19. En la hora presente, en que las calamitosas perturbaciones ocupan la
mente de todos, no es nuestro propósito exponer una refutación completa de
los errores de esta época -refutación que haremos cuando se presente ocasión
oportuna-, sino desarrollar por escrito solamente algunas observaciones
fundamentales sobre este tema.
20. Hoy día los hombres, venerables hermanos, añadiendo a las desviaciones
doctrinales del pasado nuevos errores, han impulsado todos estos principios
por un camino tan equivocado que no se podía seguir de ello otra cosa que
perturbación y ruina. Y en primer lugar es cosa averiguada que la fuente
primaria y más profunda de los males que hoy afligen a la sociedad moderna
brota de la negación, del rechazo de una norma universal de rectitud moral,
tanto en la vida privada de los individuos como en la vida política y en las
mutuas relaciones internacionales; la misma ley natural queda sepultada bajo
la detracción y el olvido.
21. Esta ley natural tiene su fundamento en Dios, creador omnipotente y
padre de todos, supremo y absoluto legislador, omnisciente y justo juez de
las acciones humanas. Cuando temerariamente se niega a Dios, todo principio
de moralidad queda vacilando y perece, la voz de la naturaleza calla o al
menos se debilita paulatinamente, voz que enseña también a los ignorantes y
aun a las tribus no civilizadas lo que es bueno y lo que es malo, lo lícito
y lo ilícito, y les hace sentir que darán cuenta alguna vez de sus propias
acciones buenas y malas ante un Juez supremo.

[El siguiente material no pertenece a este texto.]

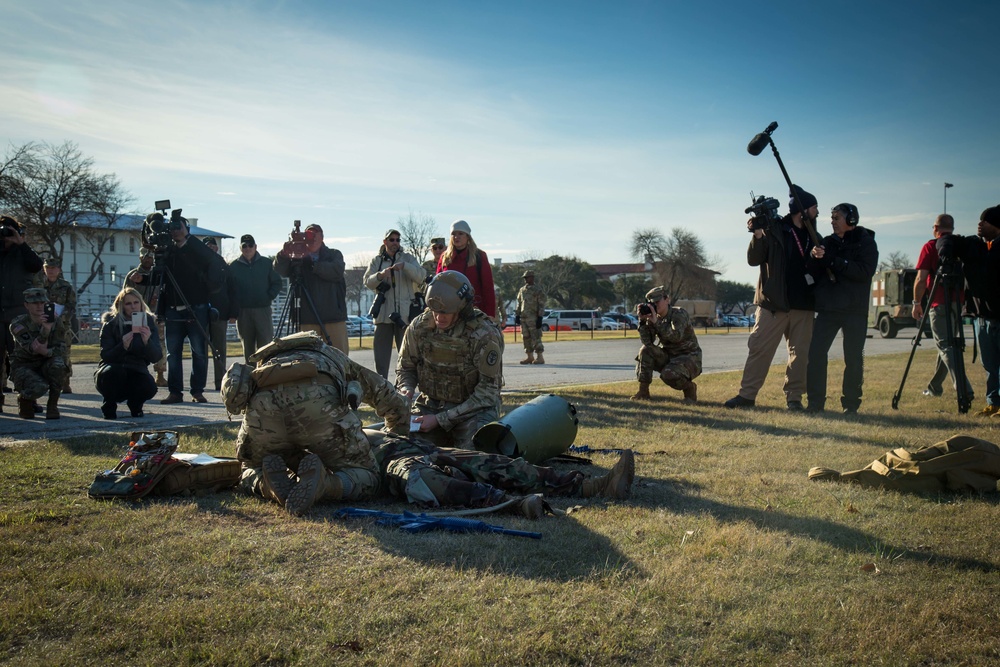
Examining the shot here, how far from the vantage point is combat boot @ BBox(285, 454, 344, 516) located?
15.4ft

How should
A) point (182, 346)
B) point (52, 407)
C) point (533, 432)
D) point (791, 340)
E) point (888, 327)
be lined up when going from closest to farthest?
point (533, 432)
point (52, 407)
point (791, 340)
point (182, 346)
point (888, 327)

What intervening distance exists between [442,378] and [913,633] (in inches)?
168

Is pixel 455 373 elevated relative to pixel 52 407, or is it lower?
elevated

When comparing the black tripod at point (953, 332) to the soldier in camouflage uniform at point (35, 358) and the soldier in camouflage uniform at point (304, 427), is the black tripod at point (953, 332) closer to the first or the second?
the soldier in camouflage uniform at point (304, 427)

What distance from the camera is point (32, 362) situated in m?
8.88

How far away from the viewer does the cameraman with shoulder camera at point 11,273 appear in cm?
903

22. Como bien sabéis, venerables hermanos, el fundamento de toda la
moralidad comenzó a ser rechazado en Europa, porque muchos hombres se
separaron de la doctrina de Cristo, de la que es depositaria y maestra la
Cátedra de San Pedro. Esta doctrina dio durante siglos tal cohesión y tal
formación cristiana a los pueblos de Europa, que éstos, educados,
ennoblecidos y civilizados por la cruz, llegaron a tal grado de progreso
político y civil, que fueron para los restantes pueblos y continentes
maestros de todas las disciplinas. Pero desde que muchos hermanos, separados
ya de Nos, abandonaron el magisterio infalible de la Iglesia, llegaron, por
desgracia, hasta negar la misma divinidad del Salvador, dogma capital y
centro del cristianismo, acelerando así el proceso de disolución religiosa.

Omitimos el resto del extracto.